Airbnb closing in on IPO filing as travel rebounds

Airbnb co-founder and CEO Brian Chesky.
(Jeff Chiu / Associated Press)

Airbnb Inc. plans to file paperwork for a stock market listing in the next few weeks paving the way for its shares to start trading as soon as the fourth quarter, according to people familiar with the matter.

The San Francisco-based company is preparing to submit documents confidentially with the U.S. Securities and Exchange Commission for an initial public offering, said the people, who asked to not be identified discussing private information. The long-awaited move would represent a swift comeback for the home-sharing platform after the COVID-19 pandemic sent the travel industry into a tailspin.

The Wall Street Journal reported earlier that Airbnb was planning to file paperwork later this month. Airbnb declined to comment on the matter. The company’s plans could change as new outbreaks of the disease continue to flare in the U.S., the people said.
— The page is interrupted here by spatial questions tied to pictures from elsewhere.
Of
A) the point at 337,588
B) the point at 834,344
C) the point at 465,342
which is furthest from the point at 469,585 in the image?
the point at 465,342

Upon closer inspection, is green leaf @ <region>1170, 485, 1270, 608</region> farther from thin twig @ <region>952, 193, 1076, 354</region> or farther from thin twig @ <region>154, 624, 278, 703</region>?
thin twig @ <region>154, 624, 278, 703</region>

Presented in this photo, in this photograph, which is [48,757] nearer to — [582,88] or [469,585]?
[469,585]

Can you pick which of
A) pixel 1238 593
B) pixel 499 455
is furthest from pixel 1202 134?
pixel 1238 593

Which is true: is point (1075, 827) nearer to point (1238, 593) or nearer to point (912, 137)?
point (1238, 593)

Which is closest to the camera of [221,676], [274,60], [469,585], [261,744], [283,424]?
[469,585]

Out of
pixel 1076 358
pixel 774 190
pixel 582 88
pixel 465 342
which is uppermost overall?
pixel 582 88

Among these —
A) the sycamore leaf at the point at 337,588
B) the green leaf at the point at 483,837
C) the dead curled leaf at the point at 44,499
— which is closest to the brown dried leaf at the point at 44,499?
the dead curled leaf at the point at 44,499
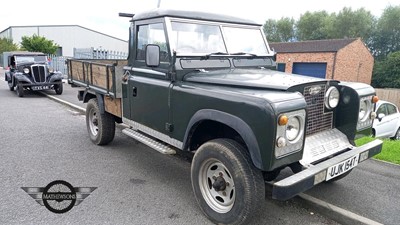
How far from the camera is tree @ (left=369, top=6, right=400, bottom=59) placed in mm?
44281

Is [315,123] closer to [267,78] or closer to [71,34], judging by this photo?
[267,78]

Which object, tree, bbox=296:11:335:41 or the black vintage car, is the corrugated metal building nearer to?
tree, bbox=296:11:335:41

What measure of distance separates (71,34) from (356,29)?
4372 cm

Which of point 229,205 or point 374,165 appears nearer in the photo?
point 229,205

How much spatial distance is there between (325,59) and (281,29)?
32486 mm

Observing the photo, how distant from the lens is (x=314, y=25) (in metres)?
52.8

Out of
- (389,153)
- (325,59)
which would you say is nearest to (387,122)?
(389,153)

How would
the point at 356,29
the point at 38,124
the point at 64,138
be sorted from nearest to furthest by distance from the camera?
1. the point at 64,138
2. the point at 38,124
3. the point at 356,29

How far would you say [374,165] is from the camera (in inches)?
199

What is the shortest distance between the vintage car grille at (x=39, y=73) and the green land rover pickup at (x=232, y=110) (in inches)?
394

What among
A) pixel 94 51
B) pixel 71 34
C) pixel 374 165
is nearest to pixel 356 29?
pixel 94 51

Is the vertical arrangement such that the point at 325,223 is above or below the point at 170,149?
below

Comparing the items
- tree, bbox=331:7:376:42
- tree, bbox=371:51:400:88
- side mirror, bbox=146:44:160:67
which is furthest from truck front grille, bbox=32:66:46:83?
tree, bbox=331:7:376:42

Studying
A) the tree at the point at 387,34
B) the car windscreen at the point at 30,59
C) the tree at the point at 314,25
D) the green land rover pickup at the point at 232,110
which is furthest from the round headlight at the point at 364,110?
the tree at the point at 387,34
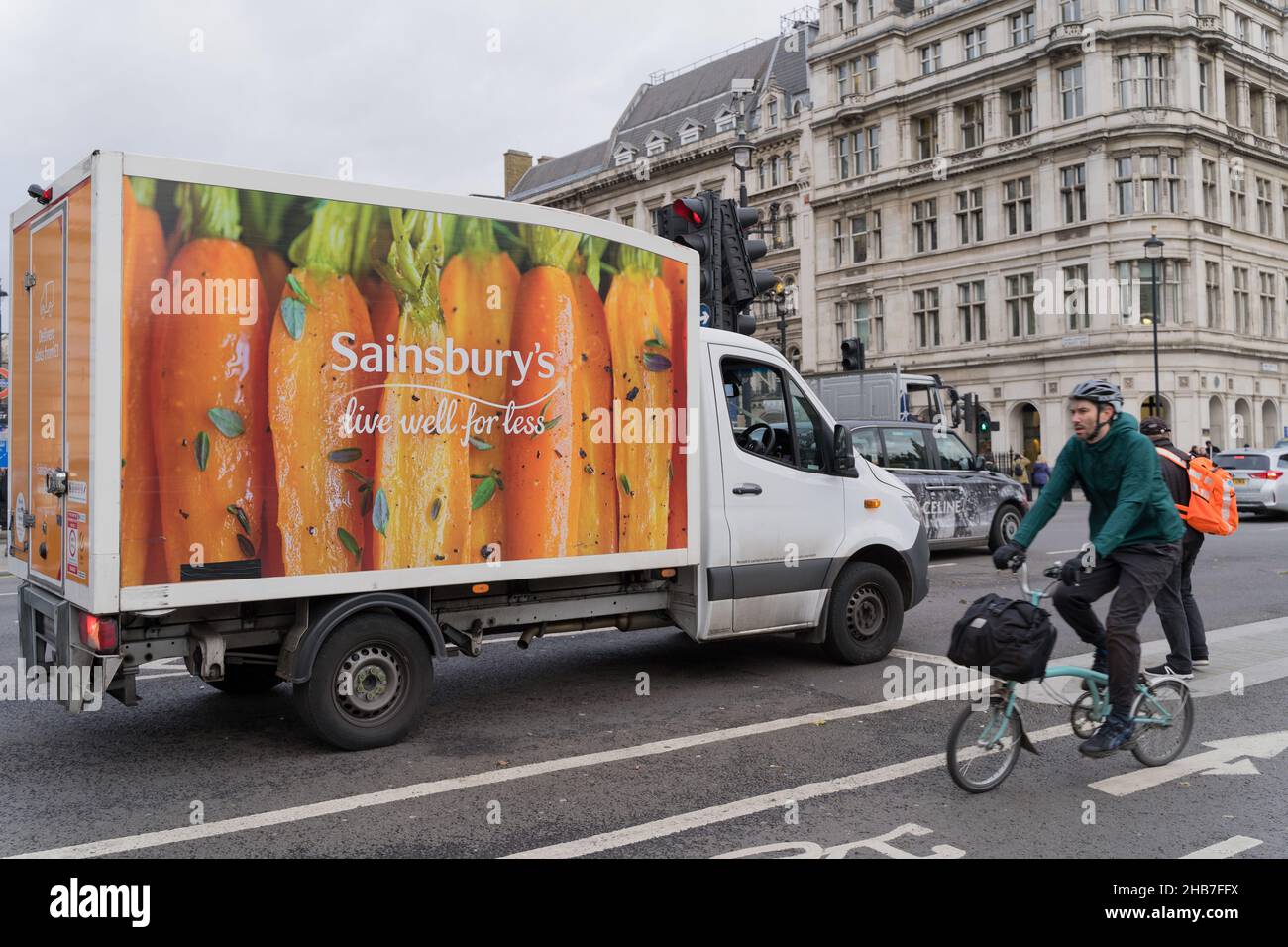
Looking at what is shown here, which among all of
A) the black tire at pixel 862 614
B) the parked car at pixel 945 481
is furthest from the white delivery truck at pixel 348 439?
the parked car at pixel 945 481

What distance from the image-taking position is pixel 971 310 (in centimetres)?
4878

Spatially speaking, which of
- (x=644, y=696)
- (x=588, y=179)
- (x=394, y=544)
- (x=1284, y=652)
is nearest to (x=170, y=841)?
(x=394, y=544)

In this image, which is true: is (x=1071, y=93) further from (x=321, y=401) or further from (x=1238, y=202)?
(x=321, y=401)

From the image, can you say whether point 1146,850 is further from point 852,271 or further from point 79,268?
point 852,271

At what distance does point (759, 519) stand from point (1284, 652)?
4.37 metres

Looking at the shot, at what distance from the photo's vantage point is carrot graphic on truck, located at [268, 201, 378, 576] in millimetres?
5707

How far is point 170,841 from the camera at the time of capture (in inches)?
185

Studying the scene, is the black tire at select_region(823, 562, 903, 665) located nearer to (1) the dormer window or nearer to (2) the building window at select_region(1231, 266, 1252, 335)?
(2) the building window at select_region(1231, 266, 1252, 335)

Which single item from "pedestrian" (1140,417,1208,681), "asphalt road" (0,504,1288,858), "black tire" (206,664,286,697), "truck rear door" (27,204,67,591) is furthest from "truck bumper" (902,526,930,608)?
"truck rear door" (27,204,67,591)

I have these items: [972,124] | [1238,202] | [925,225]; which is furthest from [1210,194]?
[925,225]

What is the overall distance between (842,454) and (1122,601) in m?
3.01

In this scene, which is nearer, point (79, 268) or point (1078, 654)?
point (79, 268)

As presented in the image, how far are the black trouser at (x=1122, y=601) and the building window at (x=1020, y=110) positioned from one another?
4526 centimetres

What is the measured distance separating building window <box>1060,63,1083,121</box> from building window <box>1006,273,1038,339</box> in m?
6.47
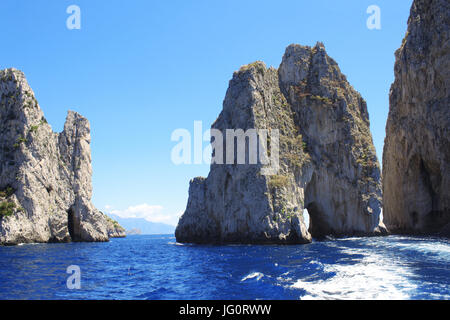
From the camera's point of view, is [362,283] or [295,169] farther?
[295,169]

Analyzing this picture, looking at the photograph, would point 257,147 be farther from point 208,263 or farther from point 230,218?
point 208,263

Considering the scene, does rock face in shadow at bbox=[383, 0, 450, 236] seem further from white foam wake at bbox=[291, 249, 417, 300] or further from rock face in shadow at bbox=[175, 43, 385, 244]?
white foam wake at bbox=[291, 249, 417, 300]

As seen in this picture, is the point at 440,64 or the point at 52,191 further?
the point at 52,191

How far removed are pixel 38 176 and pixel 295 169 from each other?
47.0 m

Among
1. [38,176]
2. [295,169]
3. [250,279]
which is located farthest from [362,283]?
[38,176]

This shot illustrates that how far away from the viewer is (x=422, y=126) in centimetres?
6031

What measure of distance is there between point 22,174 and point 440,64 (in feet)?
239

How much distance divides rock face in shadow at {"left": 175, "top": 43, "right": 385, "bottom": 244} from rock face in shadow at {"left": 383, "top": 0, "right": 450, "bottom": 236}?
6059mm

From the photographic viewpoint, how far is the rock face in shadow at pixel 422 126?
56.0 meters

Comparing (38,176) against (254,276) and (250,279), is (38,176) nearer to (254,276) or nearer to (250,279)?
(254,276)

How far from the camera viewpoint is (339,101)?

Airbnb is working with Morgan Stanley and Goldman Sachs Group Inc. on its IPO, according to a person familiar with the matter. Morgan Stanley and Goldman Sachs declined to comment.

Chief Executive Brian Chesky had originally wanted to take the initial steps toward a listing in March, but his plans were nixed by COVID-19. By April, Chesky was facing $1 billion in cancellations, he said in an interview with Bloomberg TV in June. Travel bans and lockdowns caused planned bookings to tumble about 90% and Airbnb cut 25% of its workforce to survive. Other travel sites, such as TripAdvisor Inc. and Booking Holdings Inc., also hit crisis mode and had to eliminate thousands of jobs.

But by May, Airbnb was already seeing a rebound. The number of nights booked at U.S. listings from May 17 to June 3 was greater than during the same period the previous year, as city dwellers took advantage of work-from-home policies and escaped apartments for nearby vacation rentals. As of June 17, Airbnb’s bookings had increased 20% year over year in the U.S., according to data from market research firm AirDNA.

Prior to the pandemic, Airbnb had been leaning toward a nontraditional route to the public markets. The company was planning to follow in the footsteps of Spotify Technology and list directly, forgoing raising new money by selling shares and allowing its investors to put their shares on the market without waiting for a lock-up period.

But the turmoil caused by the pandemic forced Airbnb to raise $2 billion in debt and equity securities in April to shore up its finances, reducing its valuation to $18 billion from $31 billion. As a result, the company decided to go the traditional IPO route to raise cash for the business, the people said.